The hero in question is Percy Blakeney, an English aristocrat with sympathy for those losing their heads in the French Revolution. The familiar story (in the script by Nan Knighton, based on the novel by Baroness Orczy) traces Blakeney’s escapades in France secretly stealing aristocrats out of the country during the French Revolution. This Scarlet Pimpernel is the 1997 Broadway musical. Hale’s production starts with the most impressive part of the show: an elaborate two-story carousel by set designer Kacey Udy where Marguerite and her fellow actors sing the opening number, “Storybook.” The gaudy set highlighted the opulence of the pre-Revolution aristocracy, and (just like the wealth of Louis XIV), it was overwhelming to witness. While my companion for the evening was thrilled by Frank Wildhorn‘s music and Knighton’s lyrics, I found the score pretty forgettable, with the exception of one: but what a barnburner it is! If you don’t leave the theater singing “Into the Fire,” you might have been asleep.

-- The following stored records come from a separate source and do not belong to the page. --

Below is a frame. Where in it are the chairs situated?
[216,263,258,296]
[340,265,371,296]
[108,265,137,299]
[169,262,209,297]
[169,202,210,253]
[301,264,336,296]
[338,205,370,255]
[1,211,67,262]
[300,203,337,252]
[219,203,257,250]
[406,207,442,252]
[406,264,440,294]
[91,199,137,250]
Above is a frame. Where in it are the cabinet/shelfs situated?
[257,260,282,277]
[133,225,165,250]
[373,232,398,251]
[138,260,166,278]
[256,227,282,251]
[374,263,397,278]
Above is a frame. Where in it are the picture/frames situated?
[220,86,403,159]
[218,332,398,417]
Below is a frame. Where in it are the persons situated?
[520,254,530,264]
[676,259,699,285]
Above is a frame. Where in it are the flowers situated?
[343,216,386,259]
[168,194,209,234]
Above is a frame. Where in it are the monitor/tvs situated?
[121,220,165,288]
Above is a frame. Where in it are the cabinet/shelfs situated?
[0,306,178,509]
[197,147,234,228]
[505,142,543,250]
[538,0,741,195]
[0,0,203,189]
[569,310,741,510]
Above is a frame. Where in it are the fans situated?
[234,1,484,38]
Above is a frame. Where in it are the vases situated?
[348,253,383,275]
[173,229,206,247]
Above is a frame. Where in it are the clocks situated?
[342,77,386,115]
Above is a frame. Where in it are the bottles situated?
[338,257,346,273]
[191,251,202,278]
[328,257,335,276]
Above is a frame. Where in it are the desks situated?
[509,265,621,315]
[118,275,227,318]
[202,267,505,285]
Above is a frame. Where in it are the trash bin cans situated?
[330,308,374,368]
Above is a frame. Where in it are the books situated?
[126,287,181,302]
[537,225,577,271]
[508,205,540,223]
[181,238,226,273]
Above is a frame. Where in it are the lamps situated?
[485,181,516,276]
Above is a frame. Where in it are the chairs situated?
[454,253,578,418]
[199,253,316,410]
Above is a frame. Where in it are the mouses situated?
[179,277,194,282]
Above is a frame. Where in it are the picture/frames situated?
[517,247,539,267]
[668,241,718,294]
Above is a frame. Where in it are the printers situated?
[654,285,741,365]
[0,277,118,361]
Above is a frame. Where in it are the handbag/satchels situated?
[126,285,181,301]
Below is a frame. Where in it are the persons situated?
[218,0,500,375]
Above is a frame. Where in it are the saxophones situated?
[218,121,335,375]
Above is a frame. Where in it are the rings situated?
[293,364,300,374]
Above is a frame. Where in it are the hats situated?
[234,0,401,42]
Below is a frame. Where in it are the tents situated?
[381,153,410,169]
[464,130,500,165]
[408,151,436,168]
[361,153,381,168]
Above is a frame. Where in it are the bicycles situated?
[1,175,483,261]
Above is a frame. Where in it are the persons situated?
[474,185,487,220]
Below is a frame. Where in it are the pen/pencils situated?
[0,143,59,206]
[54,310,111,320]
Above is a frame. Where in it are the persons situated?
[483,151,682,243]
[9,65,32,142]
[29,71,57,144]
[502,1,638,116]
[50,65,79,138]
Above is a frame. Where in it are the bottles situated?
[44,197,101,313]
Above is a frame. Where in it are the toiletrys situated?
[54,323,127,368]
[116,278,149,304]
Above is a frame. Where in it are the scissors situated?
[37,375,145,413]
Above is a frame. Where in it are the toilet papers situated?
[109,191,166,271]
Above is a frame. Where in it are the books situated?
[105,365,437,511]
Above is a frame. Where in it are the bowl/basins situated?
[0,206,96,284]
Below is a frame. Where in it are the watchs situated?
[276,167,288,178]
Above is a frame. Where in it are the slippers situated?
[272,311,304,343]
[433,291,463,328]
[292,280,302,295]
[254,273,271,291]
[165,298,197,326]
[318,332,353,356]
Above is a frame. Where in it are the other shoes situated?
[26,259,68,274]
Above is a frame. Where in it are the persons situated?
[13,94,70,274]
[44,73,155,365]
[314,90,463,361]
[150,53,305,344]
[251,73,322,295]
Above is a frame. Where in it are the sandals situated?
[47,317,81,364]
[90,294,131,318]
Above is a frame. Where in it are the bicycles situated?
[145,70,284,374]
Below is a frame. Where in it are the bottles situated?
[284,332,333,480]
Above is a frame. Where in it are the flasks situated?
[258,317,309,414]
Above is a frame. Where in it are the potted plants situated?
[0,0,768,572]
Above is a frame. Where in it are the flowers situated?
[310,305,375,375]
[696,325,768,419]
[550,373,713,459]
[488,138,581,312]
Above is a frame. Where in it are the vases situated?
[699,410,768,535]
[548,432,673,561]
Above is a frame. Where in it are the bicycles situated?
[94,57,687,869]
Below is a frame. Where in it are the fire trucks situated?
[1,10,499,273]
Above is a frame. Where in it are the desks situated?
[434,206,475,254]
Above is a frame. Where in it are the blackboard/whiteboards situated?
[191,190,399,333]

Daniel Beck portrays the title hero, and his interpretation is far less over-the-top silly and more grounded than Anthony Andrews’s iconic portrayal in the 1982 film (to say nothing of Franny from Studio C). I’m glad that Beck decided to make Percy his own instead of just aping the film. While he may have sacrificed a few laughs in the process (there are plenty anyway), it did lead to a more believable character.
Blakeney’s love interest is Marguerite, played by Erin Royall Carlson. She holds secrets of her own, and is a possible spy for the French, namely Chauvelin (played by Dallyn Vail Bayles), the spitting image of Severus Snape with a black outfit and shoulder length hair. Chauvelin is a one-dimensional baddie bent on seducing Marguerite and taking the Pimpernel out. Is he successful? Of course not! This is not that kind of show. The audience knows how this play will end from the beginning.
All three leads commanded strong singing voices and portrayed their character with aplomb. Beck’s Percy delivered plenty of punchlines to keep the audience entertained. (The man sure likes his lace.) And I particularly enjoyed Jeffrey Whitlock in twin minor roles as the Prince of Wales and Robbespierre, and Whitlock’s comedic timing and delivery were perfect for generating laughs. I would’ve liked to have seen more of him and Nathan Kremin, the most natural and believable actor onstage as Marguerite’s little brother Armand.
This stage production (directed by John J. Sweeney) differs a fair amount from the beloved 1982 film. For one, there doesn’t seem to be nearly as much action. There are only a couple rescues, and most of the musical takes place in the British Isles. I found myself yearning to return to France where the excitement was. A tremendous amount of time is also spent on the Percy-Marguerite-Chauvelin love triangle, which usually involves characters standing still and singing about their feelings.
Also in the mix is Percy’s band of merry men: 10 English aristocrats that he recruits to his cause. Their cover is to go into France as clueless dandies looking for a good time. Apparently even when the streets were running red with blood, there was still plenty of fine clothing to buy. While it’s funny to see them play dress-up and sing silly songs in England, it seems like they could save some heads if they’d cut down the antics a bit and just head to France. And aren’t overly rich aristocrats the people revolutionaries are looking for in the first place?
The production is technically sound, as is standard at the Hale. The mechanized, modular stage continues to astound as one of the state’s theatrical treasures. Although, all I can think during the performance is that it’s only a matter of time until a cast member falls right down one of those enormous holes or gets paralyzed by a moving set piece. The thing I can’t figure out is why the Hale chose to build such an opulent theater complete with 17-foot tall bronze jester and video billboards that wink at you like something out of Harry Potter, yet completely forgo live music. Is there no space for an orchestra in the bowels of the stage’s cavernous belly? Or would they also be flattened by a descending piece of carousel?
In the pantheon of productions at the new Hale, this show is on par with the recent production of The Music Man. It is neither a breathtaking success like Tuck Everlasting or Aida, nor a complete miss like Cash on Delivery. No, this is a very well produced non-Equity production of a familiar show with quality acting, singing and stage elements. In other words, right on par with what the Hale Centre Theatre is known for. Maybe it was just my seat in the back row, but I do find it hard to recommend at $40-44 for an adult ticket. Then again, practically the entire audience gave it a standing ovation, so what do I know?